Bien des années ont passé depuis ce concert salzbourgeois du Festival de Pâques où Herbert von Karajan nous faisait découvrir un jeune violoncelliste brésilien pas du tout impressionné, plein d’assurance sous sa tignasse ébouriffée, assis sur son petit podium devant des Berliner Philharmoniker au grand complet. Ce Don Quichotte de Strauss reste pour nous un immense souvenir, Antonio Meneses ayant cependant davantage bifurqué ensuite vers une carrière de musicien de chambre au plus haut niveau (il fut notamment membre du Beaux Arts Trio dix années durant). On le retrouve aujourd’hui, sous un aspect physique évidemment bien changé, avec toujours ce plaisir de jouer, cette rechange des couleurs et cette expressivité de la technique d'archet qui font de Meneses un interprète passionnant pour les concertos à grand souffle romantique, alors même qu’il n’a pas forcément une carrure sonore très impressionnante à faire valoir. Davantage qu’une interprétation : une présence toujours poétique et surtout, en dialogue avec l’orchestre, un sens de la ligne qui a tout de l’expressivité d'une voix.

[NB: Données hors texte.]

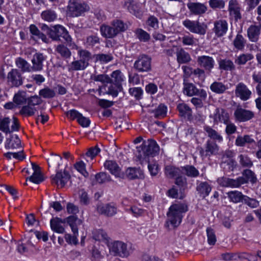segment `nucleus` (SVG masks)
Listing matches in <instances>:
<instances>
[{
	"label": "nucleus",
	"mask_w": 261,
	"mask_h": 261,
	"mask_svg": "<svg viewBox=\"0 0 261 261\" xmlns=\"http://www.w3.org/2000/svg\"><path fill=\"white\" fill-rule=\"evenodd\" d=\"M205 70L200 68H197L194 69L193 71V75L196 77H198L201 82H203L206 77Z\"/></svg>",
	"instance_id": "62"
},
{
	"label": "nucleus",
	"mask_w": 261,
	"mask_h": 261,
	"mask_svg": "<svg viewBox=\"0 0 261 261\" xmlns=\"http://www.w3.org/2000/svg\"><path fill=\"white\" fill-rule=\"evenodd\" d=\"M134 33L140 41L146 42L148 41L150 39V35L142 29H137Z\"/></svg>",
	"instance_id": "44"
},
{
	"label": "nucleus",
	"mask_w": 261,
	"mask_h": 261,
	"mask_svg": "<svg viewBox=\"0 0 261 261\" xmlns=\"http://www.w3.org/2000/svg\"><path fill=\"white\" fill-rule=\"evenodd\" d=\"M10 119L8 117H5L0 119V130L6 134L11 133L9 124Z\"/></svg>",
	"instance_id": "56"
},
{
	"label": "nucleus",
	"mask_w": 261,
	"mask_h": 261,
	"mask_svg": "<svg viewBox=\"0 0 261 261\" xmlns=\"http://www.w3.org/2000/svg\"><path fill=\"white\" fill-rule=\"evenodd\" d=\"M183 89L184 94L189 96L197 95L204 98L207 96V93L204 89H198L194 84L187 83L185 81L184 82Z\"/></svg>",
	"instance_id": "8"
},
{
	"label": "nucleus",
	"mask_w": 261,
	"mask_h": 261,
	"mask_svg": "<svg viewBox=\"0 0 261 261\" xmlns=\"http://www.w3.org/2000/svg\"><path fill=\"white\" fill-rule=\"evenodd\" d=\"M235 118L240 122H245L250 120L254 116L253 112L244 109L242 108H238L234 112Z\"/></svg>",
	"instance_id": "15"
},
{
	"label": "nucleus",
	"mask_w": 261,
	"mask_h": 261,
	"mask_svg": "<svg viewBox=\"0 0 261 261\" xmlns=\"http://www.w3.org/2000/svg\"><path fill=\"white\" fill-rule=\"evenodd\" d=\"M261 29L260 25H251L248 29L247 34L249 39L252 42H256L259 37Z\"/></svg>",
	"instance_id": "25"
},
{
	"label": "nucleus",
	"mask_w": 261,
	"mask_h": 261,
	"mask_svg": "<svg viewBox=\"0 0 261 261\" xmlns=\"http://www.w3.org/2000/svg\"><path fill=\"white\" fill-rule=\"evenodd\" d=\"M181 169L184 173L188 177L195 178L199 175V171L193 165H186L181 167Z\"/></svg>",
	"instance_id": "34"
},
{
	"label": "nucleus",
	"mask_w": 261,
	"mask_h": 261,
	"mask_svg": "<svg viewBox=\"0 0 261 261\" xmlns=\"http://www.w3.org/2000/svg\"><path fill=\"white\" fill-rule=\"evenodd\" d=\"M57 51L60 56L65 59H68L71 56V53L69 49L63 44H59L57 46L56 49Z\"/></svg>",
	"instance_id": "40"
},
{
	"label": "nucleus",
	"mask_w": 261,
	"mask_h": 261,
	"mask_svg": "<svg viewBox=\"0 0 261 261\" xmlns=\"http://www.w3.org/2000/svg\"><path fill=\"white\" fill-rule=\"evenodd\" d=\"M188 211V206L184 203H176L171 205L167 214L166 226L171 225L173 227L178 226L181 223L183 214Z\"/></svg>",
	"instance_id": "2"
},
{
	"label": "nucleus",
	"mask_w": 261,
	"mask_h": 261,
	"mask_svg": "<svg viewBox=\"0 0 261 261\" xmlns=\"http://www.w3.org/2000/svg\"><path fill=\"white\" fill-rule=\"evenodd\" d=\"M204 130L206 132L207 135L211 139L216 140L219 142L223 140L222 137L215 129L209 126H205Z\"/></svg>",
	"instance_id": "36"
},
{
	"label": "nucleus",
	"mask_w": 261,
	"mask_h": 261,
	"mask_svg": "<svg viewBox=\"0 0 261 261\" xmlns=\"http://www.w3.org/2000/svg\"><path fill=\"white\" fill-rule=\"evenodd\" d=\"M198 65L207 72L210 73L214 68L215 60L213 57L208 56H201L197 58Z\"/></svg>",
	"instance_id": "12"
},
{
	"label": "nucleus",
	"mask_w": 261,
	"mask_h": 261,
	"mask_svg": "<svg viewBox=\"0 0 261 261\" xmlns=\"http://www.w3.org/2000/svg\"><path fill=\"white\" fill-rule=\"evenodd\" d=\"M180 169L178 168L168 165L165 168V174L166 176L170 178L178 176L180 174Z\"/></svg>",
	"instance_id": "39"
},
{
	"label": "nucleus",
	"mask_w": 261,
	"mask_h": 261,
	"mask_svg": "<svg viewBox=\"0 0 261 261\" xmlns=\"http://www.w3.org/2000/svg\"><path fill=\"white\" fill-rule=\"evenodd\" d=\"M228 30V24L225 20H219L214 23L213 31L218 37L223 36Z\"/></svg>",
	"instance_id": "19"
},
{
	"label": "nucleus",
	"mask_w": 261,
	"mask_h": 261,
	"mask_svg": "<svg viewBox=\"0 0 261 261\" xmlns=\"http://www.w3.org/2000/svg\"><path fill=\"white\" fill-rule=\"evenodd\" d=\"M206 234L208 244L210 245H214L217 241L214 230L211 227H207L206 229Z\"/></svg>",
	"instance_id": "58"
},
{
	"label": "nucleus",
	"mask_w": 261,
	"mask_h": 261,
	"mask_svg": "<svg viewBox=\"0 0 261 261\" xmlns=\"http://www.w3.org/2000/svg\"><path fill=\"white\" fill-rule=\"evenodd\" d=\"M41 16L44 21L52 22L57 18V15L54 10L47 9L42 11Z\"/></svg>",
	"instance_id": "37"
},
{
	"label": "nucleus",
	"mask_w": 261,
	"mask_h": 261,
	"mask_svg": "<svg viewBox=\"0 0 261 261\" xmlns=\"http://www.w3.org/2000/svg\"><path fill=\"white\" fill-rule=\"evenodd\" d=\"M214 119V121L217 123L222 122L224 124L228 123L230 121L228 113L223 109H216Z\"/></svg>",
	"instance_id": "22"
},
{
	"label": "nucleus",
	"mask_w": 261,
	"mask_h": 261,
	"mask_svg": "<svg viewBox=\"0 0 261 261\" xmlns=\"http://www.w3.org/2000/svg\"><path fill=\"white\" fill-rule=\"evenodd\" d=\"M111 25H113L116 35L120 32H124L127 29V24L118 19L113 20Z\"/></svg>",
	"instance_id": "38"
},
{
	"label": "nucleus",
	"mask_w": 261,
	"mask_h": 261,
	"mask_svg": "<svg viewBox=\"0 0 261 261\" xmlns=\"http://www.w3.org/2000/svg\"><path fill=\"white\" fill-rule=\"evenodd\" d=\"M235 94L241 100L246 101L250 98L251 92L244 84L240 83L236 86Z\"/></svg>",
	"instance_id": "16"
},
{
	"label": "nucleus",
	"mask_w": 261,
	"mask_h": 261,
	"mask_svg": "<svg viewBox=\"0 0 261 261\" xmlns=\"http://www.w3.org/2000/svg\"><path fill=\"white\" fill-rule=\"evenodd\" d=\"M80 60L83 61L87 65H89V61L91 59V53L85 49H80L78 51Z\"/></svg>",
	"instance_id": "50"
},
{
	"label": "nucleus",
	"mask_w": 261,
	"mask_h": 261,
	"mask_svg": "<svg viewBox=\"0 0 261 261\" xmlns=\"http://www.w3.org/2000/svg\"><path fill=\"white\" fill-rule=\"evenodd\" d=\"M182 24L192 33L201 35H204L205 33V29L198 21L186 19L183 21Z\"/></svg>",
	"instance_id": "9"
},
{
	"label": "nucleus",
	"mask_w": 261,
	"mask_h": 261,
	"mask_svg": "<svg viewBox=\"0 0 261 261\" xmlns=\"http://www.w3.org/2000/svg\"><path fill=\"white\" fill-rule=\"evenodd\" d=\"M70 175L69 173L64 170V171H60L57 172L55 176H51V182L55 184L57 186L63 188L69 180Z\"/></svg>",
	"instance_id": "10"
},
{
	"label": "nucleus",
	"mask_w": 261,
	"mask_h": 261,
	"mask_svg": "<svg viewBox=\"0 0 261 261\" xmlns=\"http://www.w3.org/2000/svg\"><path fill=\"white\" fill-rule=\"evenodd\" d=\"M37 111L35 107H32L28 103L27 105L24 106L20 110V114L25 116H31L34 115Z\"/></svg>",
	"instance_id": "49"
},
{
	"label": "nucleus",
	"mask_w": 261,
	"mask_h": 261,
	"mask_svg": "<svg viewBox=\"0 0 261 261\" xmlns=\"http://www.w3.org/2000/svg\"><path fill=\"white\" fill-rule=\"evenodd\" d=\"M96 209L99 214L107 217H112L116 214L117 212L116 205L112 203L106 204L99 203L97 204Z\"/></svg>",
	"instance_id": "11"
},
{
	"label": "nucleus",
	"mask_w": 261,
	"mask_h": 261,
	"mask_svg": "<svg viewBox=\"0 0 261 261\" xmlns=\"http://www.w3.org/2000/svg\"><path fill=\"white\" fill-rule=\"evenodd\" d=\"M8 81L11 85L18 87L22 84V78L17 69H12L8 74Z\"/></svg>",
	"instance_id": "17"
},
{
	"label": "nucleus",
	"mask_w": 261,
	"mask_h": 261,
	"mask_svg": "<svg viewBox=\"0 0 261 261\" xmlns=\"http://www.w3.org/2000/svg\"><path fill=\"white\" fill-rule=\"evenodd\" d=\"M30 31L31 33L34 36L33 39L35 40L41 39L45 43H48L49 39L45 35L41 33L37 27L34 24H31L30 26Z\"/></svg>",
	"instance_id": "28"
},
{
	"label": "nucleus",
	"mask_w": 261,
	"mask_h": 261,
	"mask_svg": "<svg viewBox=\"0 0 261 261\" xmlns=\"http://www.w3.org/2000/svg\"><path fill=\"white\" fill-rule=\"evenodd\" d=\"M29 180L36 184H39L44 180V178L41 172L33 173V175L29 177Z\"/></svg>",
	"instance_id": "64"
},
{
	"label": "nucleus",
	"mask_w": 261,
	"mask_h": 261,
	"mask_svg": "<svg viewBox=\"0 0 261 261\" xmlns=\"http://www.w3.org/2000/svg\"><path fill=\"white\" fill-rule=\"evenodd\" d=\"M244 202L251 208H256L259 206V202L255 199L251 198L247 196L244 198Z\"/></svg>",
	"instance_id": "63"
},
{
	"label": "nucleus",
	"mask_w": 261,
	"mask_h": 261,
	"mask_svg": "<svg viewBox=\"0 0 261 261\" xmlns=\"http://www.w3.org/2000/svg\"><path fill=\"white\" fill-rule=\"evenodd\" d=\"M16 64L17 66L23 72H31L33 71L32 67L24 59L18 58L16 59Z\"/></svg>",
	"instance_id": "35"
},
{
	"label": "nucleus",
	"mask_w": 261,
	"mask_h": 261,
	"mask_svg": "<svg viewBox=\"0 0 261 261\" xmlns=\"http://www.w3.org/2000/svg\"><path fill=\"white\" fill-rule=\"evenodd\" d=\"M219 149V146L215 142L208 140L205 144V149L199 147L198 150L201 157L204 159L207 156L217 154Z\"/></svg>",
	"instance_id": "7"
},
{
	"label": "nucleus",
	"mask_w": 261,
	"mask_h": 261,
	"mask_svg": "<svg viewBox=\"0 0 261 261\" xmlns=\"http://www.w3.org/2000/svg\"><path fill=\"white\" fill-rule=\"evenodd\" d=\"M39 95L44 98H52L56 95V92L53 89L45 87L41 89L39 92Z\"/></svg>",
	"instance_id": "55"
},
{
	"label": "nucleus",
	"mask_w": 261,
	"mask_h": 261,
	"mask_svg": "<svg viewBox=\"0 0 261 261\" xmlns=\"http://www.w3.org/2000/svg\"><path fill=\"white\" fill-rule=\"evenodd\" d=\"M179 115L181 117L187 118L189 120L192 119V109L186 103H180L177 106Z\"/></svg>",
	"instance_id": "23"
},
{
	"label": "nucleus",
	"mask_w": 261,
	"mask_h": 261,
	"mask_svg": "<svg viewBox=\"0 0 261 261\" xmlns=\"http://www.w3.org/2000/svg\"><path fill=\"white\" fill-rule=\"evenodd\" d=\"M151 58L146 55H140L134 64V68L139 72L150 71L151 69Z\"/></svg>",
	"instance_id": "5"
},
{
	"label": "nucleus",
	"mask_w": 261,
	"mask_h": 261,
	"mask_svg": "<svg viewBox=\"0 0 261 261\" xmlns=\"http://www.w3.org/2000/svg\"><path fill=\"white\" fill-rule=\"evenodd\" d=\"M109 250L110 252L114 256L125 257L129 255V251L127 248L126 244L121 241H116L112 243L109 246Z\"/></svg>",
	"instance_id": "6"
},
{
	"label": "nucleus",
	"mask_w": 261,
	"mask_h": 261,
	"mask_svg": "<svg viewBox=\"0 0 261 261\" xmlns=\"http://www.w3.org/2000/svg\"><path fill=\"white\" fill-rule=\"evenodd\" d=\"M124 6L130 13L135 15L137 17H140V12L139 11L138 7L134 1L125 0Z\"/></svg>",
	"instance_id": "32"
},
{
	"label": "nucleus",
	"mask_w": 261,
	"mask_h": 261,
	"mask_svg": "<svg viewBox=\"0 0 261 261\" xmlns=\"http://www.w3.org/2000/svg\"><path fill=\"white\" fill-rule=\"evenodd\" d=\"M96 181L97 183L102 184L111 180L110 175L106 172H101L97 173L95 175Z\"/></svg>",
	"instance_id": "46"
},
{
	"label": "nucleus",
	"mask_w": 261,
	"mask_h": 261,
	"mask_svg": "<svg viewBox=\"0 0 261 261\" xmlns=\"http://www.w3.org/2000/svg\"><path fill=\"white\" fill-rule=\"evenodd\" d=\"M217 182L222 187L237 188H239V183L240 181L237 180V178L232 179L226 177H221L218 178Z\"/></svg>",
	"instance_id": "21"
},
{
	"label": "nucleus",
	"mask_w": 261,
	"mask_h": 261,
	"mask_svg": "<svg viewBox=\"0 0 261 261\" xmlns=\"http://www.w3.org/2000/svg\"><path fill=\"white\" fill-rule=\"evenodd\" d=\"M100 31L101 35L106 38H112L116 36L113 25L102 24L100 26Z\"/></svg>",
	"instance_id": "30"
},
{
	"label": "nucleus",
	"mask_w": 261,
	"mask_h": 261,
	"mask_svg": "<svg viewBox=\"0 0 261 261\" xmlns=\"http://www.w3.org/2000/svg\"><path fill=\"white\" fill-rule=\"evenodd\" d=\"M177 61L179 64H187L191 61L190 54L183 48L178 49L176 51Z\"/></svg>",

La mise en place de Three Places in New England de Charles Ives a vraisemblablement mobilisé une partie notable du temps de répétition disponible, mais finalement la décontraction apparente avec laquelle Jonathan Stockhammer coordonne ces musiques toutes en superpositions complexes leur confère un parfait naturel. L’orchestre gère sans broncher les clivages variables qui amènent subitement un groupe de pupitres à jouer des thèmes qui n’ont aucun rapport avec ce que font les voisins, parce que les regards peuvent converger en toute sérénité vers un podium central dont émanent toujours les bons signaux au bon moment. Du coup il reste des réserves pour nuancer, phraser, et cette mosaïque de thèmes peut tourner véritablement au tableau impressionniste.


Les extraits symphoniques de Háry János referment le programme avec moins de subtilité. Ici les musiciens se font plaisir, en particulier une belle conflagration de cuivres en fanfare. Stockhammer lâche assez souvent la bride et comme tout le monde s’amuse bien il n’y a guère d'accident à déplorer. Cymbalum au premier plan pour les bariolages magyars de rigueur, peut-être trop envahissants du fait d’une amplification indiscrète. Somme toute un plaisant bastringue qui projette de Kodály une image un peu trop carrée et univoque mais conclut joyeusement cette juxtaposition de "folklores symphoniques", pour reprendre le raccourci proposé par l’affiche.